Пассивное право голоса было связано с активным не только по существу, но и географически, и куриально: рабочие могли избрать уполномоченным не всякое лицо, имевшее право голоса, а только рабочего же, и притом с той же самой фабрики; крестьяне какой-либо волости не могли выбрать ни помещика, ни горожанина, ни священника, ни учителя (если он не был крестьянином их же волости), а только крестьянина и непременно своей волости. Съезд уполномоченных мог выбрать выборщиком только наличного на нем же уполномоченного, а собрание выборщиков могло избрать в Думу только своего же выборщика и ни в каком случае человека из соседней губернии или из своей губернии, но случайно забаллотированного на одном из съездов. Таким образом было создано особое четырехкратное просеивание через избирательное сито, систематически покровительствовавшее избранию от крестьян и от рабочих людей невежественных.

Исходные данные:
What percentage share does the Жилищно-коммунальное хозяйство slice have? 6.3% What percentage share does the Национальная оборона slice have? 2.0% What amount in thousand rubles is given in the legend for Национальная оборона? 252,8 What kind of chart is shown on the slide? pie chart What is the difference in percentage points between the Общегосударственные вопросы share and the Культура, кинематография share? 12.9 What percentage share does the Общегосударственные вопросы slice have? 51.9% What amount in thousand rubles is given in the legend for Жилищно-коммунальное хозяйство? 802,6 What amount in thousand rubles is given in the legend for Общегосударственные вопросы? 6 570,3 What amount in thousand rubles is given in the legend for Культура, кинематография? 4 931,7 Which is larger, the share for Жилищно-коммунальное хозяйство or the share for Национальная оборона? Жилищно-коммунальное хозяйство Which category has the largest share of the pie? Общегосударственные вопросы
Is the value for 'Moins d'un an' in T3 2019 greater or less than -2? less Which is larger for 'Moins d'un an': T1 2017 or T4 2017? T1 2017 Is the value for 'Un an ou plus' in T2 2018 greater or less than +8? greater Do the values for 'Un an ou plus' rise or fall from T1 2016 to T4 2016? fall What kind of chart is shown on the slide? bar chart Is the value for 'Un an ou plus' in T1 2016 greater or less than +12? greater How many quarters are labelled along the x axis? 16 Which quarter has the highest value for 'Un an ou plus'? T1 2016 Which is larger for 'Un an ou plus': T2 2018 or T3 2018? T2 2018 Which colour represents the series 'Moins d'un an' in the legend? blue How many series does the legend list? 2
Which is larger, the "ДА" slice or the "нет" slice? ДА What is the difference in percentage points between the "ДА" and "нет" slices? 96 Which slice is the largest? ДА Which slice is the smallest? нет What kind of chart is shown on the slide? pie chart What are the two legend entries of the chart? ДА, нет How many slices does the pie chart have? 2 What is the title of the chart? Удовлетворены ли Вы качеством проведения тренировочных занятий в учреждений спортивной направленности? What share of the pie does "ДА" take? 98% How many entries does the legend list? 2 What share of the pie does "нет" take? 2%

Порядок работы: Продублируйте дословно часть текста о выборах в Думу: всё начиная с «Пассивное право голоса» и вплоть до «рабочих людей невежественных.».

Готовое решение:
Пассивное право голоса было связано с активным не только по существу, но и географически, и куриально: рабочие могли избрать уполномоченным не всякое лицо, имевшее право голоса, а только рабочего же, и притом с той же самой фабрики; крестьяне какой-либо волости не могли выбрать ни помещика, ни горожанина, ни священника, ни учителя (если он не был крестьянином их же волости), а только крестьянина и непременно своей волости. Съезд уполномоченных мог выбрать выборщиком только наличного на нем же уполномоченного, а собрание выборщиков могло избрать в Думу только своего же выборщика и ни в каком случае человека из соседней губернии или из своей губернии, но случайно забаллотированного на одном из съездов. Таким образом было создано особое четырехкратное просеивание через избирательное сито, систематически покровительствовавшее избранию от крестьян и от рабочих людей невежественных.